▸ **Problem to solve**: Print exactly the lines from the one containing "From this photo, is" through the last line of the listing, both included.

========================

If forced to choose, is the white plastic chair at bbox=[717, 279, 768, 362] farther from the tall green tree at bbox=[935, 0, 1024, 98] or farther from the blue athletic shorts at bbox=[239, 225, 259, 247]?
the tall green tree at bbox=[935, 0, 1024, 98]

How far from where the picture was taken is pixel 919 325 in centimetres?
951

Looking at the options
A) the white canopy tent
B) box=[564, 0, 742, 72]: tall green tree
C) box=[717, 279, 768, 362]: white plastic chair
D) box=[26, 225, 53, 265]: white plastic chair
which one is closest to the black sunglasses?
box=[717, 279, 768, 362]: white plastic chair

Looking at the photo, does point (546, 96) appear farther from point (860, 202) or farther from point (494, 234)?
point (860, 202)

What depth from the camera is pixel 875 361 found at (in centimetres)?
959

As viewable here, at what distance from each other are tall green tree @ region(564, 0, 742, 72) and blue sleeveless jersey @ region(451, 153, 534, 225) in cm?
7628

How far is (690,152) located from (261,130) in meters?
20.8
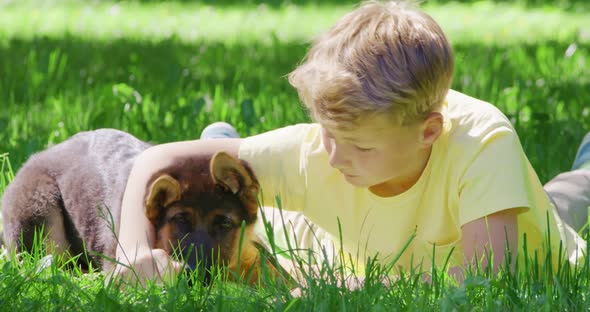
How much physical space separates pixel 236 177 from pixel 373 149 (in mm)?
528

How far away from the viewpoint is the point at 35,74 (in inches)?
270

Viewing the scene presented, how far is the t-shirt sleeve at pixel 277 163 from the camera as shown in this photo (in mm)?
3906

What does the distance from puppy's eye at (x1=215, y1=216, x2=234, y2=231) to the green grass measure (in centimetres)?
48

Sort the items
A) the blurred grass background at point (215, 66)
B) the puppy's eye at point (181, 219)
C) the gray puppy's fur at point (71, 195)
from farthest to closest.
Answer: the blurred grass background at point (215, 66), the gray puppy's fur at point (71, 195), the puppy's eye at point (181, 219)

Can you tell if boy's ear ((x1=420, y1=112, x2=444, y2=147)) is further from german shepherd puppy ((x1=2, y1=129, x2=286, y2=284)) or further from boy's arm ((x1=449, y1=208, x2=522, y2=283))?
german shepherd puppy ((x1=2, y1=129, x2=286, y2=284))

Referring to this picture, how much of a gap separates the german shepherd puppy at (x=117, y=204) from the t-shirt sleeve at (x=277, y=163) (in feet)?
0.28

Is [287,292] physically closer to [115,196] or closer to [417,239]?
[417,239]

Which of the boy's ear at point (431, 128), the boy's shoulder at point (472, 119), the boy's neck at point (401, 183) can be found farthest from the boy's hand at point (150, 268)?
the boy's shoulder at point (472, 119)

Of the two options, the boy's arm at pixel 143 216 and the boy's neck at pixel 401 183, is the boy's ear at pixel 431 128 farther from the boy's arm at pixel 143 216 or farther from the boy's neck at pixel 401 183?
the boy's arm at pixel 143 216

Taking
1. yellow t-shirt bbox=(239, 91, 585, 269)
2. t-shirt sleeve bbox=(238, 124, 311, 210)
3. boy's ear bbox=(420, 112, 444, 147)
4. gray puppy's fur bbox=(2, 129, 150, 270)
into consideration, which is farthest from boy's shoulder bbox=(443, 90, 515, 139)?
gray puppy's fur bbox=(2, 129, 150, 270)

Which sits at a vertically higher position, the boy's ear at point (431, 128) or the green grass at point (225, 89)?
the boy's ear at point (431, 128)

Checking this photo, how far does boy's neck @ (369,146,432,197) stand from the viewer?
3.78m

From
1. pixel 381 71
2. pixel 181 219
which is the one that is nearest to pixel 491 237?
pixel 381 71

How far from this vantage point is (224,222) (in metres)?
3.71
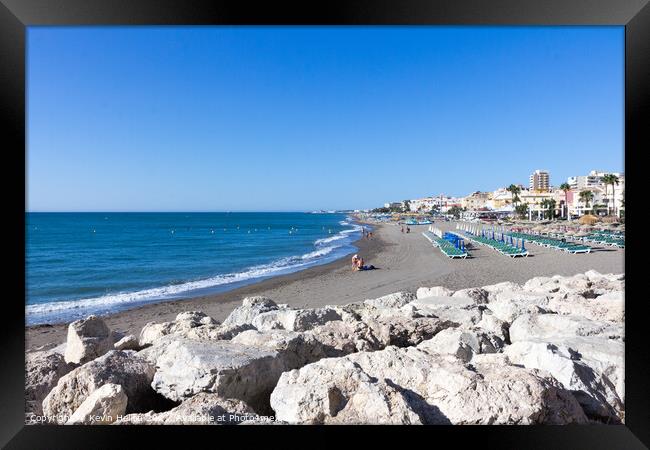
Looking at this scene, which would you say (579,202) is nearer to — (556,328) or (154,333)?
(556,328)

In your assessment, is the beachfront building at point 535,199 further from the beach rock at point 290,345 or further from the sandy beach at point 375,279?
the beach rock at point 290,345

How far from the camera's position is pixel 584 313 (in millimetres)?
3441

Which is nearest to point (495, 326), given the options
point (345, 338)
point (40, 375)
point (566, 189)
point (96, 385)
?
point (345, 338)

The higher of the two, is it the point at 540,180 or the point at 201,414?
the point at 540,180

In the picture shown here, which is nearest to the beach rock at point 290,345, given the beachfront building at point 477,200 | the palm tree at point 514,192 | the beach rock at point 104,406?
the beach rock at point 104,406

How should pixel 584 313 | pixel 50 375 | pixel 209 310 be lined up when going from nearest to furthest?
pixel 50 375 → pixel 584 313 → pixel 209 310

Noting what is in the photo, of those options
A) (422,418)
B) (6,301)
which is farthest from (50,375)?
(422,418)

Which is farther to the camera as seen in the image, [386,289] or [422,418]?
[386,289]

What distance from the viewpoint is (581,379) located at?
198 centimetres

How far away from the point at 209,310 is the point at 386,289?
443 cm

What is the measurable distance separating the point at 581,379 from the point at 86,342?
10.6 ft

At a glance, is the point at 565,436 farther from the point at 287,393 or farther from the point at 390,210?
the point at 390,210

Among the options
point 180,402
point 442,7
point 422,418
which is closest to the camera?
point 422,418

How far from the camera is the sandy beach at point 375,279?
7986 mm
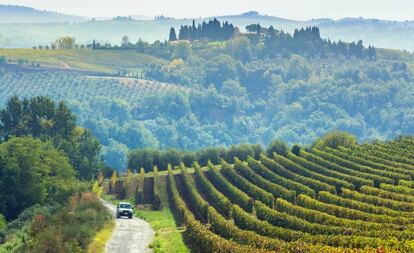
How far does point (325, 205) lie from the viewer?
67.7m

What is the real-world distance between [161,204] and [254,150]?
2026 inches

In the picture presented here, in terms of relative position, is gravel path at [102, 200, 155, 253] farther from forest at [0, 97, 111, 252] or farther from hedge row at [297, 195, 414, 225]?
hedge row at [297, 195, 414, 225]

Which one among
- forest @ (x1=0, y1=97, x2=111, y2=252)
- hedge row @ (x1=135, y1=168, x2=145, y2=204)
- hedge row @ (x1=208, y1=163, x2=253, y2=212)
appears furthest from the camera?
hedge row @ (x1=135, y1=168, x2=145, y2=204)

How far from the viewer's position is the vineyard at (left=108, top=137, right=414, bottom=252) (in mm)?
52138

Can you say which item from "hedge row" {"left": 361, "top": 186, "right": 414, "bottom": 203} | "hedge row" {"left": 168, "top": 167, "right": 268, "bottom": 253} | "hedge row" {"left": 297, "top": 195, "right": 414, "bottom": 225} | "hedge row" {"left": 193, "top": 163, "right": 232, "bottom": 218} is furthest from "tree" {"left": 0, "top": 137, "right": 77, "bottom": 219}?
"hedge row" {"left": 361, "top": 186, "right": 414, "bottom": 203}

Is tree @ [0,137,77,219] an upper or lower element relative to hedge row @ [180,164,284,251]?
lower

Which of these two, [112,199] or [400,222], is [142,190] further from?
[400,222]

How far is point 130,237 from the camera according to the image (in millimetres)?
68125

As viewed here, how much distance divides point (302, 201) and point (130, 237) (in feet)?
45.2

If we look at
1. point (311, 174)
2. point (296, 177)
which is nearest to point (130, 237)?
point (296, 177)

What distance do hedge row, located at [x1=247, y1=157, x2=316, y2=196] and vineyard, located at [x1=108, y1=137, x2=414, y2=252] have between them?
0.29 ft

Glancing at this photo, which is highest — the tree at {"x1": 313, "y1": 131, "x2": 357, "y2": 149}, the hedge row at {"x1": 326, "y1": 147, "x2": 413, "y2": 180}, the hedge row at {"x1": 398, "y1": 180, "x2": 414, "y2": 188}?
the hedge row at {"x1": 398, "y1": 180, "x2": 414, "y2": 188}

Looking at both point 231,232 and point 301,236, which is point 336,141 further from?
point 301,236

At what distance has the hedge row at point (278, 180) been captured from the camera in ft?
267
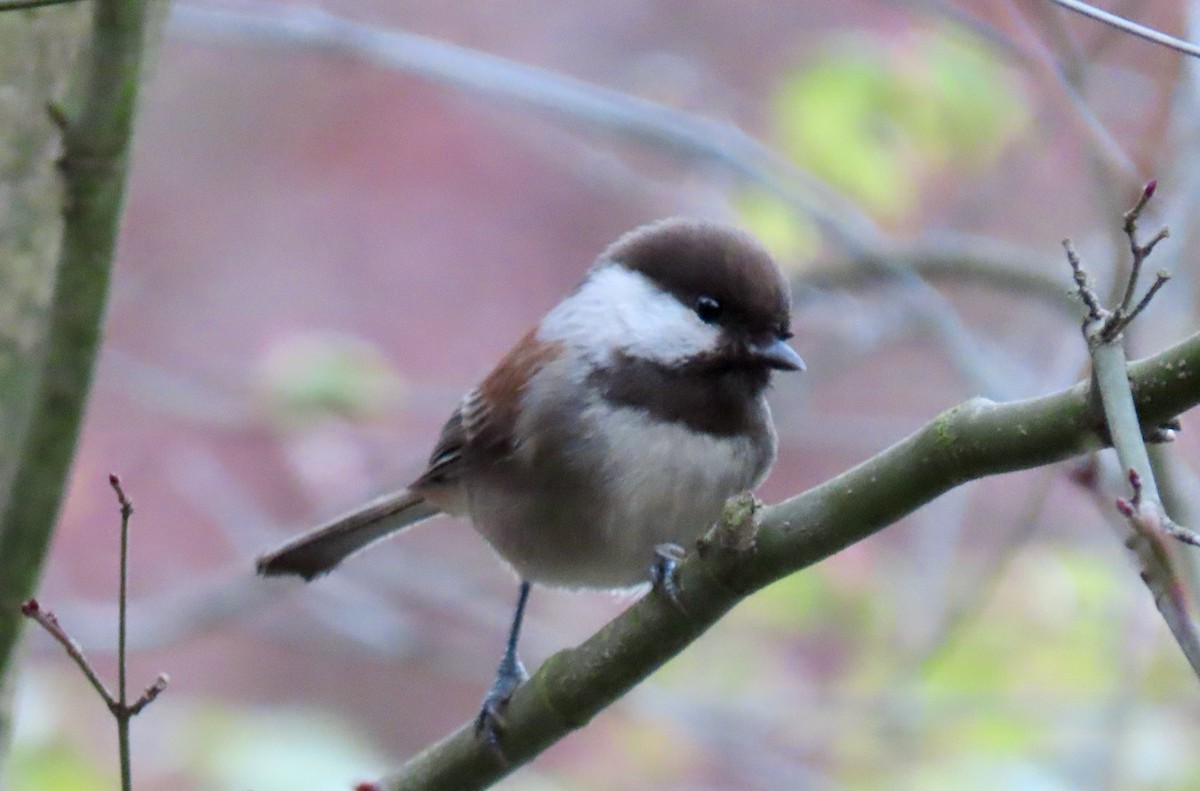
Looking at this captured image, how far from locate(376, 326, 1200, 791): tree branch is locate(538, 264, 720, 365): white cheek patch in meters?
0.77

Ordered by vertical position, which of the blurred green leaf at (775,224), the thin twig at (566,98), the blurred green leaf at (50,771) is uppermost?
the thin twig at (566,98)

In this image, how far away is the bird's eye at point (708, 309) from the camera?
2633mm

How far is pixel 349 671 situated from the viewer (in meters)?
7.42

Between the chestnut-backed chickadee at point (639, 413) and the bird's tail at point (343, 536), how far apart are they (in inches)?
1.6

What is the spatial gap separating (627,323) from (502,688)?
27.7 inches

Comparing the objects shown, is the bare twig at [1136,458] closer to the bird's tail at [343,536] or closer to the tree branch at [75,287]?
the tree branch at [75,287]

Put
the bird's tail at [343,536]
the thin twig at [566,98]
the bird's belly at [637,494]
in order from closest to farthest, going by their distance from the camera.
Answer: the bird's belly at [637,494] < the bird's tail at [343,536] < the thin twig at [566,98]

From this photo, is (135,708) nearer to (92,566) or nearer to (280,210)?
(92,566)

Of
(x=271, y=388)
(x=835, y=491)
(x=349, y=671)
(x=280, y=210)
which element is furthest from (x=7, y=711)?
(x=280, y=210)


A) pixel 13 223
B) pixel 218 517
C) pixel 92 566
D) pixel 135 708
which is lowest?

========================

▸ **The reply**:
From this photo, is (135,708) nearer to (92,566) or nearer to (280,210)?
(92,566)

Of
(x=271, y=388)
(x=835, y=491)
(x=349, y=671)
(x=280, y=210)
which element is furthest from (x=7, y=711)?
(x=280, y=210)


A) pixel 13 223
B) pixel 218 517
C) pixel 92 566
D) pixel 135 708
which is lowest?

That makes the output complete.